Von der halben Million Callcenter-Beschäftigten in Deutschland haben die meisten eine Lehrausbildung oder Abitur, viele studieren und zwei Drittel sind weiblich. Sie rufen nicht nur zu unpassenden Zeiten mit unpassenden Themen an, sondern sie sitzen auch vor dem Telefon – beziehungsweise mit Headset vor dem Computerbildschirm – und erwarten Anrufe, um Stromrechnungen und Handyverträge zu erklären, sich für ausgefallene Züge zu rechtfertigen oder Erläuterungen zu Kontoauszügen zu geben. Unter den deutschlandweit etwa 6 700 Callcentern sind zwar zahlreiche kleine Klitschen mit fünf Telefonen, die meisten Callcenter-Agenten arbeiten allerdings in Großkonzernen. Der größte Anbieter von Telekommunikationsdienstleistungen in Deutschland ist die zur Bertelsmann-Gruppe gehörende Arvato AG mit über 11 000 Mitarbeitern.

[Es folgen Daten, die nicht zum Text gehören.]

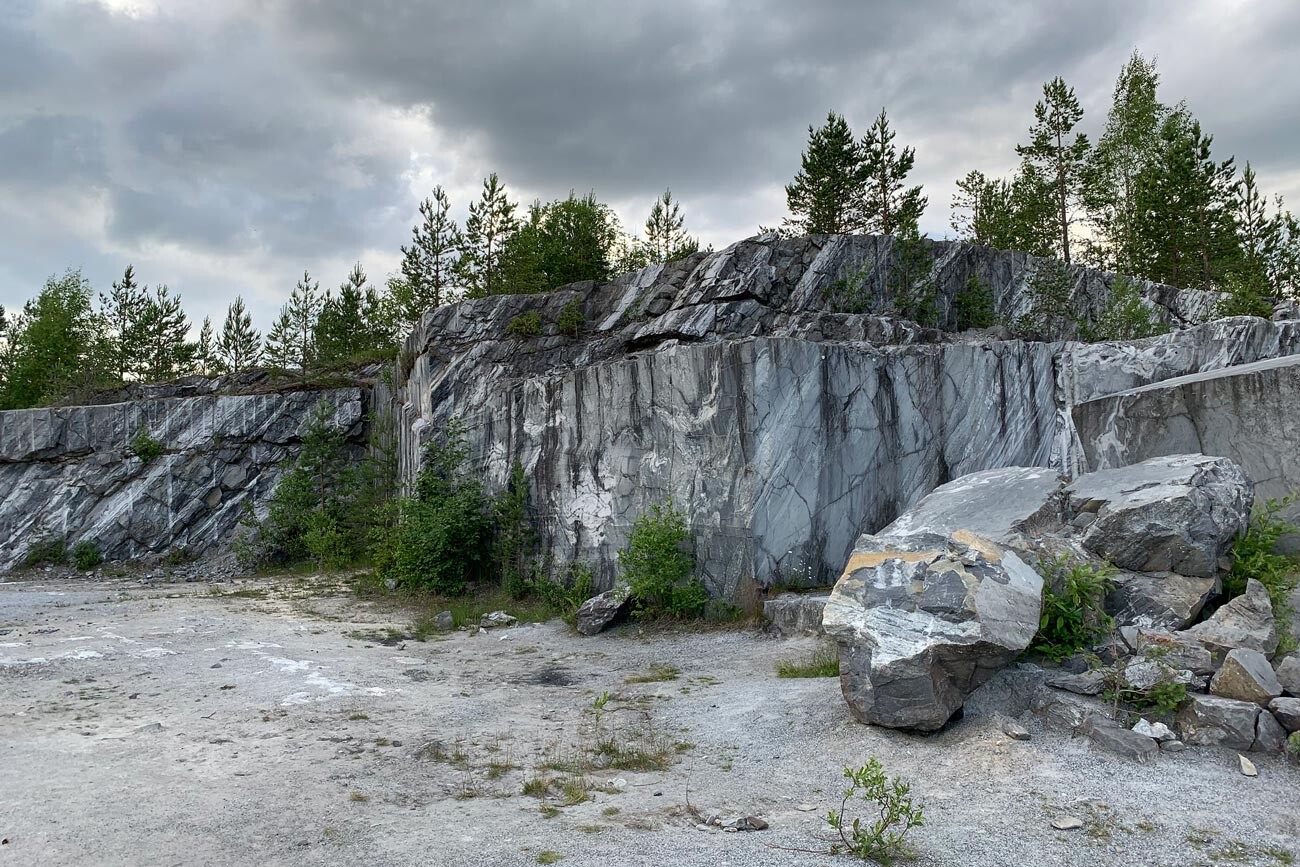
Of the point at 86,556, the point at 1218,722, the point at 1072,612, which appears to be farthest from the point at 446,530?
→ the point at 86,556

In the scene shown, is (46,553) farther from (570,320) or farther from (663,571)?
(663,571)

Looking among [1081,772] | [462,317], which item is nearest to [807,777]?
[1081,772]

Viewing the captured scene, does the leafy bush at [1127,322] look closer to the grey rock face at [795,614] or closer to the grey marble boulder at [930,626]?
the grey rock face at [795,614]

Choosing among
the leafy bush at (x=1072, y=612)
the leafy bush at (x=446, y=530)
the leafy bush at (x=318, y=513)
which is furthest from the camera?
the leafy bush at (x=318, y=513)

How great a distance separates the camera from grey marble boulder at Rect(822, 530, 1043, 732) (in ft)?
18.5

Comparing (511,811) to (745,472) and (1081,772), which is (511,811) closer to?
(1081,772)

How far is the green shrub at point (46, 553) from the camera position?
78.9 feet

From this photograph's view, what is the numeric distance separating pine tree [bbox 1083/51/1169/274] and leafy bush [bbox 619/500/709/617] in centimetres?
2782

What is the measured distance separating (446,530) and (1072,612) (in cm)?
1170

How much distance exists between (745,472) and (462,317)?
14881mm

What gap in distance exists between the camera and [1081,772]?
4.93 meters

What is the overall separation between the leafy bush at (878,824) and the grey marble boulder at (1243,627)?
2657mm

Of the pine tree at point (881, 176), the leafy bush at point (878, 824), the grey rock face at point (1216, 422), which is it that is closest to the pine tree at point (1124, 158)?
the pine tree at point (881, 176)

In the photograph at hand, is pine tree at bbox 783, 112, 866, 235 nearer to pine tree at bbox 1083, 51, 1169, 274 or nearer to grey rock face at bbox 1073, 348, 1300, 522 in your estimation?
pine tree at bbox 1083, 51, 1169, 274
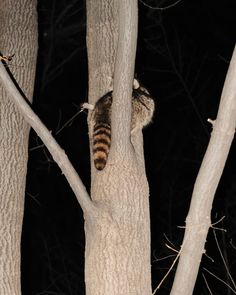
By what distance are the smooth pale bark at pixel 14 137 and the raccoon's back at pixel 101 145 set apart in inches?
28.0

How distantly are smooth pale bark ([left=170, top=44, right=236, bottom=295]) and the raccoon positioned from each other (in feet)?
3.00

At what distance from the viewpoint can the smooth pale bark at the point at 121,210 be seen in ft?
9.27

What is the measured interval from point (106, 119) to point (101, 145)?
558mm

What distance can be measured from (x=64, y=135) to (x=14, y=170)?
9742 millimetres

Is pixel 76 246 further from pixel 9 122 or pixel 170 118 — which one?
pixel 9 122

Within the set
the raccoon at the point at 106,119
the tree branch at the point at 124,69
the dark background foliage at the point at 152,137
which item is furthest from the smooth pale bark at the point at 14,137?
the dark background foliage at the point at 152,137

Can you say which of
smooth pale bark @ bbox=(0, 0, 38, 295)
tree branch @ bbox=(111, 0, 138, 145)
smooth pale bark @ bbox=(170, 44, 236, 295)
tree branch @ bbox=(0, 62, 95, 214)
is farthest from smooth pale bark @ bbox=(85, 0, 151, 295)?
smooth pale bark @ bbox=(0, 0, 38, 295)

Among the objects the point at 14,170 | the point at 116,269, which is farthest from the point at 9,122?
the point at 116,269

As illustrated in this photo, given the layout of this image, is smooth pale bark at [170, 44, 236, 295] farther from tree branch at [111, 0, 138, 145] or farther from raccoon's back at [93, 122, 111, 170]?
raccoon's back at [93, 122, 111, 170]

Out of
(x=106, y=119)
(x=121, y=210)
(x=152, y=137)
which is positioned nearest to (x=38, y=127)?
(x=121, y=210)

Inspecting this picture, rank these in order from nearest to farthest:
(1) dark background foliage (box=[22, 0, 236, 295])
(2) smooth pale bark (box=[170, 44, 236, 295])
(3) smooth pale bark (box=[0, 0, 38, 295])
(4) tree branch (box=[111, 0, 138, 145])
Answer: (2) smooth pale bark (box=[170, 44, 236, 295]), (4) tree branch (box=[111, 0, 138, 145]), (3) smooth pale bark (box=[0, 0, 38, 295]), (1) dark background foliage (box=[22, 0, 236, 295])

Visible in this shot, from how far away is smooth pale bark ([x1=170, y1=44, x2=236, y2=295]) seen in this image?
7.96ft

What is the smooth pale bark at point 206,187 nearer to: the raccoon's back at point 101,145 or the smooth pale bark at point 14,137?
the raccoon's back at point 101,145

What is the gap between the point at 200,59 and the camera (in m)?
12.3
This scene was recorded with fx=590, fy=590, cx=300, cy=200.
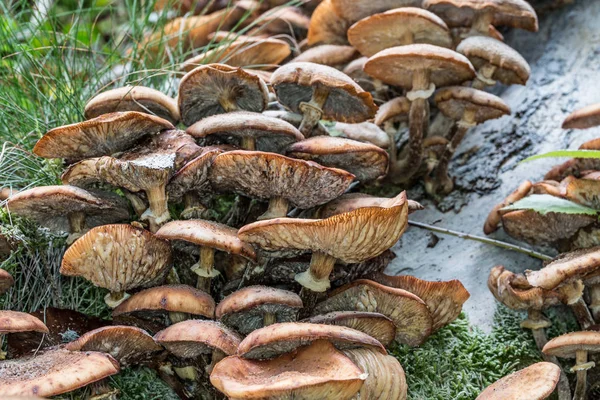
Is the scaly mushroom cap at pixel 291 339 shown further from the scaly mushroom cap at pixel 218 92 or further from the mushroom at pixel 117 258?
the scaly mushroom cap at pixel 218 92

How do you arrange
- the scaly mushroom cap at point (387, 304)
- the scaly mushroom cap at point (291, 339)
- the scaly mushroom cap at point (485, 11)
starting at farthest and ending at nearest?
the scaly mushroom cap at point (485, 11) < the scaly mushroom cap at point (387, 304) < the scaly mushroom cap at point (291, 339)

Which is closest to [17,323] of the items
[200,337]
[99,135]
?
[200,337]

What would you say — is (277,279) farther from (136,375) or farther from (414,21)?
(414,21)

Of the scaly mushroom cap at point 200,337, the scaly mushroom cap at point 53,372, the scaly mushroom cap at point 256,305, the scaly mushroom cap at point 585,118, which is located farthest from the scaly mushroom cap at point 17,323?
the scaly mushroom cap at point 585,118

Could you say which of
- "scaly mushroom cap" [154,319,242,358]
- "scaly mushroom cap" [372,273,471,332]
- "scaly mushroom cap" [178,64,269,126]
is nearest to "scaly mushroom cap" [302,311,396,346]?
"scaly mushroom cap" [372,273,471,332]

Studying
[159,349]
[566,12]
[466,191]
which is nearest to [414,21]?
[466,191]

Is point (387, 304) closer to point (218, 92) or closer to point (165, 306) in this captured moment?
point (165, 306)
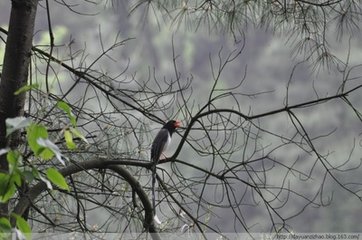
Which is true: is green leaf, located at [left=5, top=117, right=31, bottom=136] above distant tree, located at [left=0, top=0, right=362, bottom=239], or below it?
below

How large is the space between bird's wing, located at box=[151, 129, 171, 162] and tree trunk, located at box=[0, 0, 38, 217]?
1.02 ft

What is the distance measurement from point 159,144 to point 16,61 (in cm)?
37

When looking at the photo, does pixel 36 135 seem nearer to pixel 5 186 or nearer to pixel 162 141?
pixel 5 186

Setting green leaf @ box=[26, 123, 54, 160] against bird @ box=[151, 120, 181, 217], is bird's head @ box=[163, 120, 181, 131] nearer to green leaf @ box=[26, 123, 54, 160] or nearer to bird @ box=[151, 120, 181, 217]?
bird @ box=[151, 120, 181, 217]

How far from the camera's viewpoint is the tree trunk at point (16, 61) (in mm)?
1065

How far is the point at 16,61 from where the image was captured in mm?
1074

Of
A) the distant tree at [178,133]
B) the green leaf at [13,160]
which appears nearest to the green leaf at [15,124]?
the green leaf at [13,160]

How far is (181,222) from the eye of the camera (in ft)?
4.45

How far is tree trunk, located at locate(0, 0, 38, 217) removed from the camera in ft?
3.50

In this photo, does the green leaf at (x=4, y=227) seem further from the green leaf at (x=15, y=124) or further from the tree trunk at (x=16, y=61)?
the tree trunk at (x=16, y=61)

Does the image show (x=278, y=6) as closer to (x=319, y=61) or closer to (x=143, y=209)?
(x=319, y=61)

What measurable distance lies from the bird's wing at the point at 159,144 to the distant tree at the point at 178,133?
20mm

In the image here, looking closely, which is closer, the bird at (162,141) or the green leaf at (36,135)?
the green leaf at (36,135)

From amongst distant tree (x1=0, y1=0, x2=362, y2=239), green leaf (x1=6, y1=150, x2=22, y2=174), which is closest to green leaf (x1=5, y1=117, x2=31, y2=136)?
green leaf (x1=6, y1=150, x2=22, y2=174)
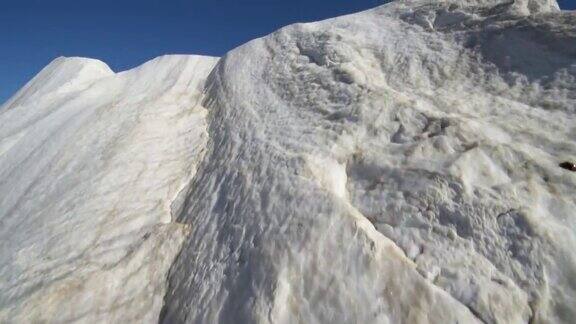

13 Prozent der Angestellten von Callcentern sind geringfügig Beschäftigte, etwa 92 000 sind Leiharbeiter. Der gewerkschaftliche Organisationsgrad liegt fast überall unter drei Prozent. Kaum jemand hält es mehr als fünf Jahre in einem Callcenter aus. Ein Großteil der Beschäftigten beginnt eine Anstellung mit der Option, diese auch bald wieder zu verlassen. Die Zahl der Hartz-IV-Aufstocker ist in Callcentern dreimal höher als in der Gesamtwirtschaft.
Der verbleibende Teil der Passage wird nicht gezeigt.